▶ [Material supplied]
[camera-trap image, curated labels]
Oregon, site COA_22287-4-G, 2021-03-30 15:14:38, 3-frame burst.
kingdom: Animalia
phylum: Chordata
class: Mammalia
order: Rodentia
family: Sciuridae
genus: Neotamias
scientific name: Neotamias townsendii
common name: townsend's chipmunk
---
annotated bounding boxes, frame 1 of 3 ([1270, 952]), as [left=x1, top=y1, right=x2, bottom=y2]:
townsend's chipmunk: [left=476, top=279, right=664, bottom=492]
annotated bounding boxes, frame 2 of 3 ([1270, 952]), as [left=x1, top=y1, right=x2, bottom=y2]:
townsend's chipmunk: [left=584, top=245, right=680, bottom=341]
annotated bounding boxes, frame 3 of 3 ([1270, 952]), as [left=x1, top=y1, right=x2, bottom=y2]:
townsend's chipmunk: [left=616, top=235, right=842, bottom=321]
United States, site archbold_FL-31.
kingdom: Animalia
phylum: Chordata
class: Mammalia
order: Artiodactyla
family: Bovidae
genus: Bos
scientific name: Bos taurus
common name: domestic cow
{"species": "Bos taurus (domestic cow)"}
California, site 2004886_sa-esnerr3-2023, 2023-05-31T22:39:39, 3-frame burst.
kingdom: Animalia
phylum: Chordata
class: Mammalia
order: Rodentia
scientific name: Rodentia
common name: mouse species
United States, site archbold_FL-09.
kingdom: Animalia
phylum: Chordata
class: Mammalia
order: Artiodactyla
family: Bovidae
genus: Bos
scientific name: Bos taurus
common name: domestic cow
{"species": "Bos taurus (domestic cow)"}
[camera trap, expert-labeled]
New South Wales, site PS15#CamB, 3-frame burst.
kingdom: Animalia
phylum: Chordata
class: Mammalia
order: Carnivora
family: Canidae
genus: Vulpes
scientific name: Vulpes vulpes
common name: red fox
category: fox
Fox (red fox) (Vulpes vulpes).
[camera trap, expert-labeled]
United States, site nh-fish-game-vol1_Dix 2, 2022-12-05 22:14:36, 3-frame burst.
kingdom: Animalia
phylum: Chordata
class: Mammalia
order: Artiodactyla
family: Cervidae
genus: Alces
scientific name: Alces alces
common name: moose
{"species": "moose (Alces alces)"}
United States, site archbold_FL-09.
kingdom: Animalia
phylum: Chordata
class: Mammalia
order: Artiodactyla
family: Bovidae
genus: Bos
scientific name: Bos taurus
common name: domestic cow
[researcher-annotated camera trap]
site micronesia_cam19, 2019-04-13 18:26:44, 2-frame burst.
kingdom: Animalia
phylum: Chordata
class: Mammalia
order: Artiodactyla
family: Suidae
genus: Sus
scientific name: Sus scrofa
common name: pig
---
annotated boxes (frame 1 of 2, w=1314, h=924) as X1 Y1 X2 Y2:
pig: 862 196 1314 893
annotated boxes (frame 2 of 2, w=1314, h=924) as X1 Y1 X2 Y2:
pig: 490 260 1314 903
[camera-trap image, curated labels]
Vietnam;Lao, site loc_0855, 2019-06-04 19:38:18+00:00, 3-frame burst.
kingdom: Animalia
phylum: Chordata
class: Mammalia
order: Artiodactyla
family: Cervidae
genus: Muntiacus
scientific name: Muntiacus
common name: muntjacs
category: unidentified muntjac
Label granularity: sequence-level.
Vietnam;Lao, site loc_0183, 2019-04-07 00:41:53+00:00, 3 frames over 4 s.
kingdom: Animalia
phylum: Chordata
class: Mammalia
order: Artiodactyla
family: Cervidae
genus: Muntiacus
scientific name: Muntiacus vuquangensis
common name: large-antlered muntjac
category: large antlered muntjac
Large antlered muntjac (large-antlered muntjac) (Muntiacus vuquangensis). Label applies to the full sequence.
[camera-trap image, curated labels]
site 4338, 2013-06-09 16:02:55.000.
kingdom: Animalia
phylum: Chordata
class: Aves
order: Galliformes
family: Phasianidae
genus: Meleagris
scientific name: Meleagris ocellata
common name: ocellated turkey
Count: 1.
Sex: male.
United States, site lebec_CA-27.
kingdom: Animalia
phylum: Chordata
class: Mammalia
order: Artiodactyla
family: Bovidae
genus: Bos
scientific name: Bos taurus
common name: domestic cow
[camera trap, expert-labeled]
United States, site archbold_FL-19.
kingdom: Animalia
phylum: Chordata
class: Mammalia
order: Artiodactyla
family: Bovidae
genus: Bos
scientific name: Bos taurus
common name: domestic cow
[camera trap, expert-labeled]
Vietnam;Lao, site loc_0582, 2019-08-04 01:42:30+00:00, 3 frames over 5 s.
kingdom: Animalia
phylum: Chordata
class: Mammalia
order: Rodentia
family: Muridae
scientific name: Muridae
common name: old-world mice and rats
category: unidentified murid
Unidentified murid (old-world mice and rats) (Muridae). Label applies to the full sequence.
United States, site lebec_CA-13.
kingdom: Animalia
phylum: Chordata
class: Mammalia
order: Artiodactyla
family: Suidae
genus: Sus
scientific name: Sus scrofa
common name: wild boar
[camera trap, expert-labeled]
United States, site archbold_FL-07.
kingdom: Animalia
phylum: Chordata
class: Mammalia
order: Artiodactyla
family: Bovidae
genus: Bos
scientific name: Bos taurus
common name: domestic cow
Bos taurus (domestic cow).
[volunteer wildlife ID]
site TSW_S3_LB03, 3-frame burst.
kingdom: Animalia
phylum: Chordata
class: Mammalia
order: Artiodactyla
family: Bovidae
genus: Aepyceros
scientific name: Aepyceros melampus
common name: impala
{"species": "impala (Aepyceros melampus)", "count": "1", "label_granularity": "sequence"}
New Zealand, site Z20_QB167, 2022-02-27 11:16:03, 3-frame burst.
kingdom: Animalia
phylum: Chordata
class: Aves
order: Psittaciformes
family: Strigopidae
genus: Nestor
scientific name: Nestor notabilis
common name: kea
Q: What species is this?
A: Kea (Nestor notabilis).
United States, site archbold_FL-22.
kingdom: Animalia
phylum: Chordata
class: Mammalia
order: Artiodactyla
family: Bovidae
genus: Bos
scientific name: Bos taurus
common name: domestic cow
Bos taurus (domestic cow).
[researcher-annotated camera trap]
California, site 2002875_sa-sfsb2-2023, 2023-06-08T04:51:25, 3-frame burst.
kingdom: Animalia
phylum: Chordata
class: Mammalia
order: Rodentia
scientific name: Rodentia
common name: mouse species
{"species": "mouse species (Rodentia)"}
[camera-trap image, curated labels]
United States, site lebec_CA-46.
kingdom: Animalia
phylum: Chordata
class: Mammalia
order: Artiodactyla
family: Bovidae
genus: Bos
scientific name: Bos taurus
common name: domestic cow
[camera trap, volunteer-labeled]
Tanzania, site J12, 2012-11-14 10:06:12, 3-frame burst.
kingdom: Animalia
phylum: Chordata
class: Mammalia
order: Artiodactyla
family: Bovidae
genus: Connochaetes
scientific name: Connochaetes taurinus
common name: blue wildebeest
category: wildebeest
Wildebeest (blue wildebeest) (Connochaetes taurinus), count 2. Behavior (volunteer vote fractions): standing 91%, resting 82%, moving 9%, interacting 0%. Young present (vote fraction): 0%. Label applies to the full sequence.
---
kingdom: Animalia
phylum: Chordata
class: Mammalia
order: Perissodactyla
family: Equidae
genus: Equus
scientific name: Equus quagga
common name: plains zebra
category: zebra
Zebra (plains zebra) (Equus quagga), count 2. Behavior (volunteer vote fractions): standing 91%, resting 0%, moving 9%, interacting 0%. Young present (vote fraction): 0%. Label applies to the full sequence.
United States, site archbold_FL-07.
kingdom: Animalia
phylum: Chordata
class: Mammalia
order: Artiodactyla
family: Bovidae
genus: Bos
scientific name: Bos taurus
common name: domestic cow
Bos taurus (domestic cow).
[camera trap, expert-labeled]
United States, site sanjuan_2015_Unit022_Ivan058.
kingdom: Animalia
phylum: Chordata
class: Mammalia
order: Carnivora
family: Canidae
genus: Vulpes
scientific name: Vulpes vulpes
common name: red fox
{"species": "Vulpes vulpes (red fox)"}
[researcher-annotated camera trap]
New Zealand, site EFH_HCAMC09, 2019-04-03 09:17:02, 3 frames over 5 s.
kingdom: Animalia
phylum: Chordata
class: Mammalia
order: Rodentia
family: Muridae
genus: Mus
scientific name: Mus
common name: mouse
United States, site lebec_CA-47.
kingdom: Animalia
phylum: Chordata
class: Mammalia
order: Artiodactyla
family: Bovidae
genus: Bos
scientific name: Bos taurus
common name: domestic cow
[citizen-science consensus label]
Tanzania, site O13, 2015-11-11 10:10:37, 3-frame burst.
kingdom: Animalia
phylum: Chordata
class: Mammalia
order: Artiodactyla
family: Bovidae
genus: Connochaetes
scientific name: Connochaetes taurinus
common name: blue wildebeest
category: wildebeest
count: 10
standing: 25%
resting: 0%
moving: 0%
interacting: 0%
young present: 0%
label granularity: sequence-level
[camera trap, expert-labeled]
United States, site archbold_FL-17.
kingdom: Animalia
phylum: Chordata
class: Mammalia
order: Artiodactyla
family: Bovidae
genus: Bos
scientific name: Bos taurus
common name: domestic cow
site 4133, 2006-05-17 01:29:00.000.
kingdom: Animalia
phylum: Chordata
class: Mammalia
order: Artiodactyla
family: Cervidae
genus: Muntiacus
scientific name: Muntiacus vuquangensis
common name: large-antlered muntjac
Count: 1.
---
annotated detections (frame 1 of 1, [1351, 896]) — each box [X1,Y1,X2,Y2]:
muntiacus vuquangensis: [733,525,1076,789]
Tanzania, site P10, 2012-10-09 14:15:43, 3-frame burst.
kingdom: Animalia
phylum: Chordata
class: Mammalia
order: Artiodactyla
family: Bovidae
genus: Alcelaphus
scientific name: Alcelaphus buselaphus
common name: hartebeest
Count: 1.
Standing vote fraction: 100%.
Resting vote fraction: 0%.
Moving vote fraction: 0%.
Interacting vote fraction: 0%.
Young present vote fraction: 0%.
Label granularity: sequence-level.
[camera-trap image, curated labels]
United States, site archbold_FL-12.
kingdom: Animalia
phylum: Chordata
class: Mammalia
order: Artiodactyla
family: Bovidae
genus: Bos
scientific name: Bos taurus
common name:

▶ [Task item]
Extract each line from the entries above that contains the string "Vietnam".

▶ [Task response]
Vietnam;Lao, site loc_0855, 2019-06-04 19:38:18+00:00, 3-frame burst.
Vietnam;Lao, site loc_0183, 2019-04-07 00:41:53+00:00, 3 frames over 4 s.
Vietnam;Lao, site loc_0582, 2019-08-04 01:42:30+00:00, 3 frames over 5 s.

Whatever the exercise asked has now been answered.